Segment Start: Source information

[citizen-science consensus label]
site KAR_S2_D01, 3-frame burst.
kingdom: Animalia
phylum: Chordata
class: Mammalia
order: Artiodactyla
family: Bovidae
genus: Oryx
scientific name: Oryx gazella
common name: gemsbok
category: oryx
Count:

Segment End: Source information

Repeat the entries shown above, every one, word for word.

[citizen-science consensus label]
site KAR_S2_D01, 3-frame burst.
kingdom: Animalia
phylum: Chordata
class: Mammalia
order: Artiodactyla
family: Bovidae
genus: Oryx
scientific name: Oryx gazella
common name: gemsbok
category: oryx
Count:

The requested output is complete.